══ Source extract

Below is the complete code with comments on Iterator in zig and implementing for ArrayList:

// src/main.zig

const std = @import("std");
const iterator = @import("iterator.zig");
const Iterator = iterator.Iterator;
const Map = iterator.Map;
const Filter = iterator.Filter;
const Reduce = iterator.Reduce;

fn next(context: *std.ArrayList(usize)) ?usize {
    return context.popOrNull();
}

fn map(context: std.mem.Allocator, in: u64) []const u8 {
    return std.fmt.allocPrint(context, "{d}", .{in}) catch @panic("cannot convert");
}

fn filter(_: void, i: usize) bool {
    return i % 2 == 0;
}

fn reduce(context: std.mem.Allocator, lhs: []const u8, rhs: []const u8) []const u8 {
    return std.mem.join(context, "--", &.{ lhs, rhs }) catch @panic("reduce error");
}

pub fn main() !void {
    // Initialize a type.
    // Example:ArrayList is initialized with a sequence of 10 numbers
    var arr = try std.ArrayList(usize).initCapacity(std.heap.page_allocator, 5);
    for (0..10) |v| {
        try arr.append(v);
    }

    // Create an Iterator from the type and the way to iterate to next value followed by initialization of Iterator.
    // Example: next function iterates through array in reverse order and iterator is initialized by ArrayList value
    var si = Iterator(usize, std.ArrayList(usize), next){ .context = &arr };

    // Create mapper, filter and reducer with context for the type
    // Example: Refer to map + filter + reduce functions that operate on ArrayList type and context will be Allocator for map and reduce.

════
══ Information supplied

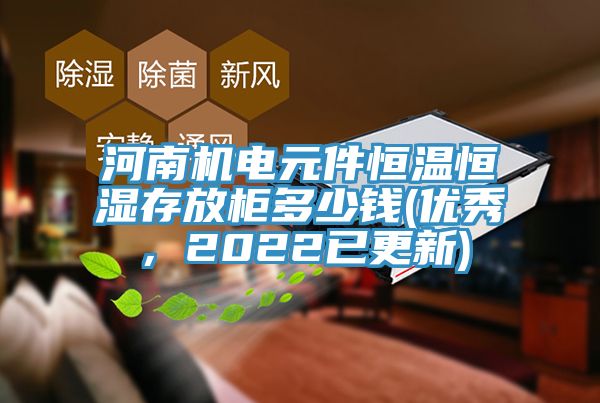 河南機(jī)電元件恒溫恒濕存放柜多少錢(優(yōu)秀,2022已更新)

════

• [Tasks to complete]
**a)** Return the part of the Zig iterator code that begins at the words "fn filter(_: void, i: usize)" and stops after "Initialize a type.", copied word for word.
**b)** Extend the Zig iterator code, picking up after its final line.

• [Exercise answers]
**a)**
fn filter(_: void, i: usize) bool {
    return i % 2 == 0;
}

fn reduce(context: std.mem.Allocator, lhs: []const u8, rhs: []const u8) []const u8 {
    return std.mem.join(context, "--", &.{ lhs, rhs }) catch @panic("reduce error");
}

pub fn main() !void {
    // Initialize a type.

**b)**
    const mapper = Map(std.mem.Allocator, usize, []const u8){ .c = std.heap.page_allocator, .m = &map };
    const filters = Filter(void, usize){ .c = {}, .f = &filter };
    const reducer = Reduce(std.mem.Allocator, []const u8){ .c = std.heap.page_allocator, .r = &reduce };

    // Chain the functions and pass the mapper, filter and reducer to operate on the intialized value
    // Example: filter: filters even numbers, map: converts to string i.e, []const u8 and concatenates rest of the array by -- with a starting token.
    const arra = si.filter(void, filters).map([]const u8, std.mem.Allocator, mapper).reduce(std.mem.Allocator, reducer, "<start>");

    // Print the value post all operations.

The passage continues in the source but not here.